Captioned web image data:
+-------+

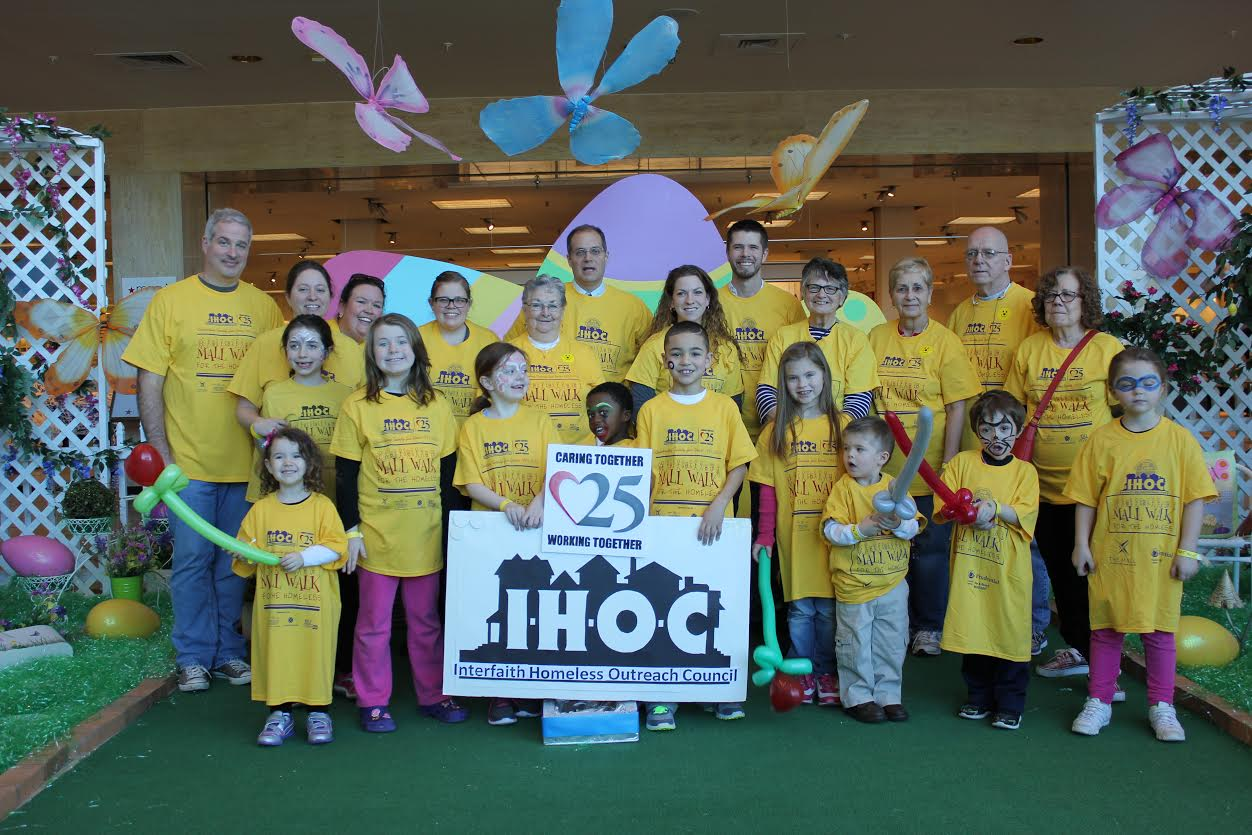 IHOC Fundraising Mall Walk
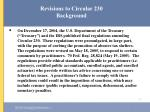 revisions to circular 230 background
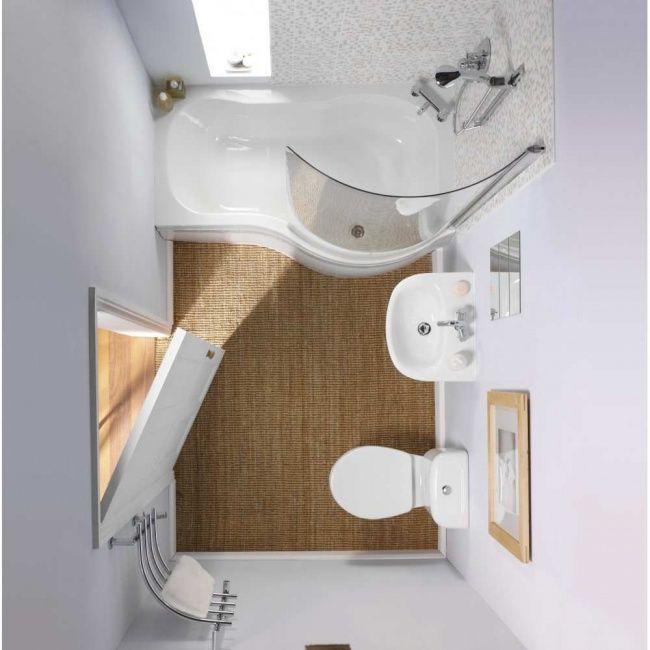 11 Excelentes ideas para un cuarto de baño pequeño | Mini casas ...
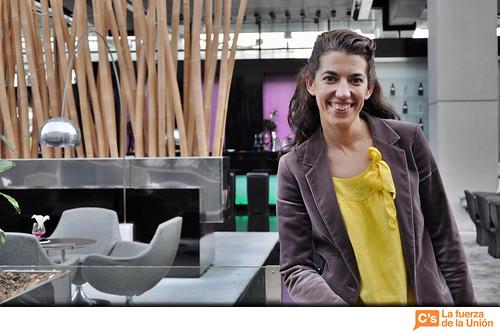 Marta Marbán de Frutos | Comité Ejecutivo C's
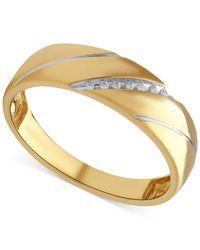 Beautiful Beginnings - Metallic Men's Diamond Accent Ring In 14k Gold for Men - Lyst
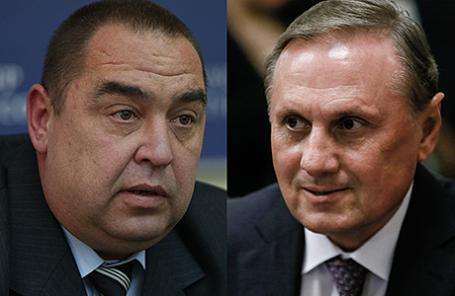 Игорь Плотницкий и Александр Ефремов (слева направо).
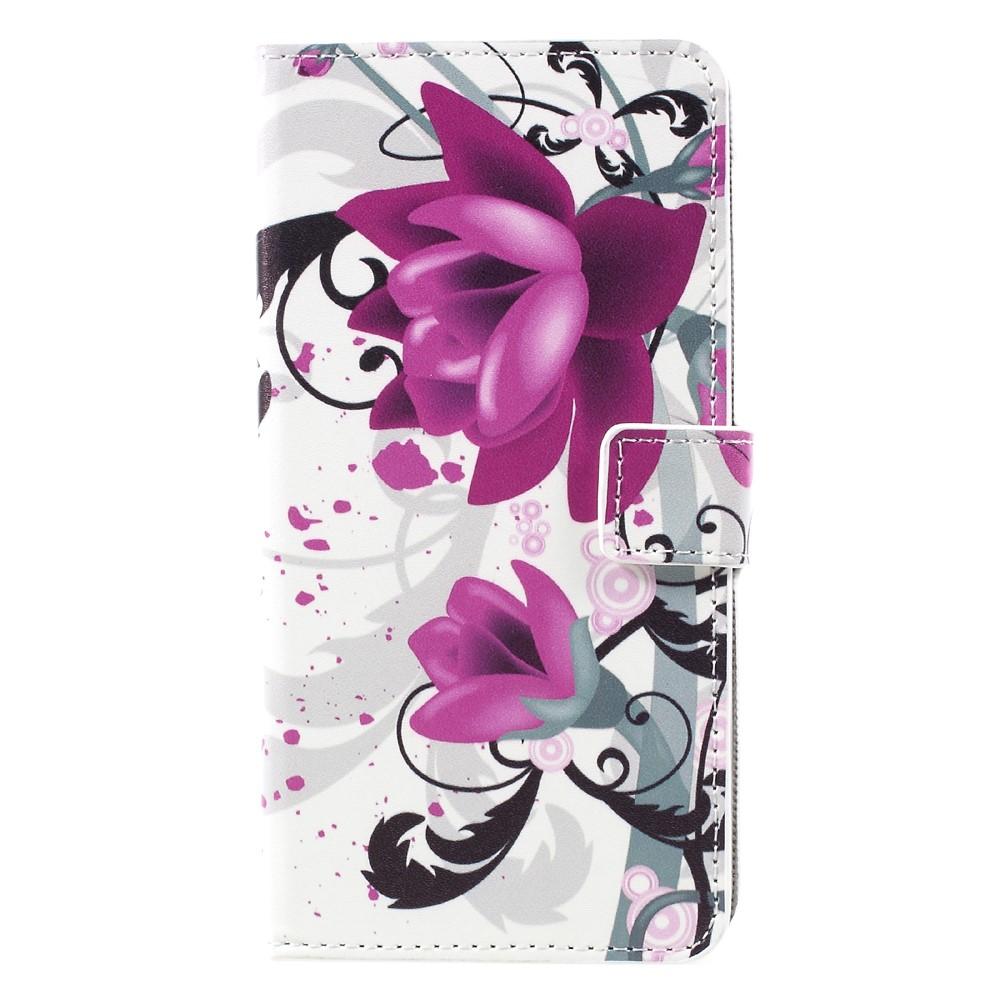 Image of   Samsung Galaxy S8 Plus PU Læder Flipcover m. Kortholder - Purple Flowers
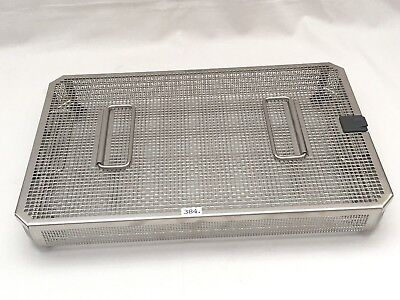 Aesculap siebtray Strainer Basket jf252r + siebkorbdeckel JF257R Wash Tray NEW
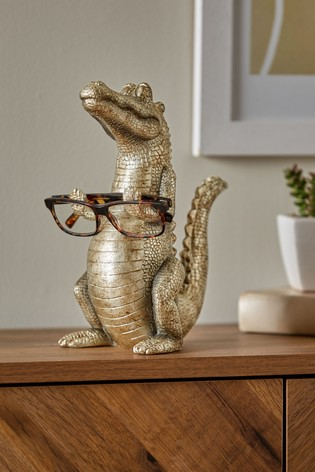 Alex the Alligator Glasses Holder
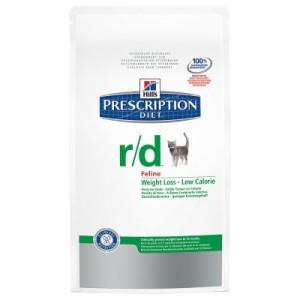 Hill´s Prescription Diet Feline r/d bei Übergewicht - Sparpaket: 2 x 5 kg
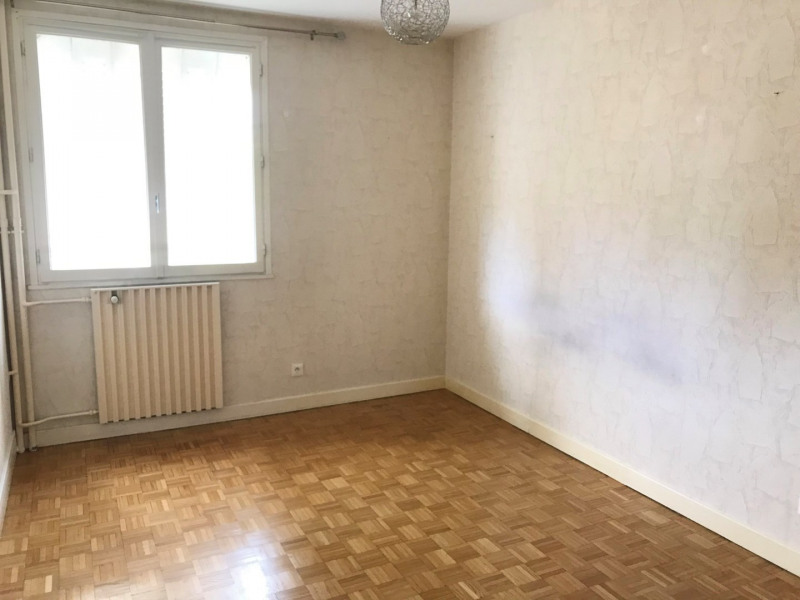 Vente appartement Lyon 5ème 168000€ - Photo 4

+-------+

Skip all pictures. Copy exactly the lines from the one containing "Игорь Плотницкий и" through the end of the records, both ends included.

 Игорь Плотницкий и Александр Ефремов (слева направо).
 Image of   Samsung Galaxy S8 Plus PU Læder Flipcover m. Kortholder - Purple Flowers
 Aesculap siebtray Strainer Basket jf252r + siebkorbdeckel JF257R Wash Tray NEW
 Alex the Alligator Glasses Holder
 Hill´s Prescription Diet Feline r/d bei Übergewicht - Sparpaket: 2 x 5 kg
 Vente appartement Lyon 5ème 168000€ - Photo 4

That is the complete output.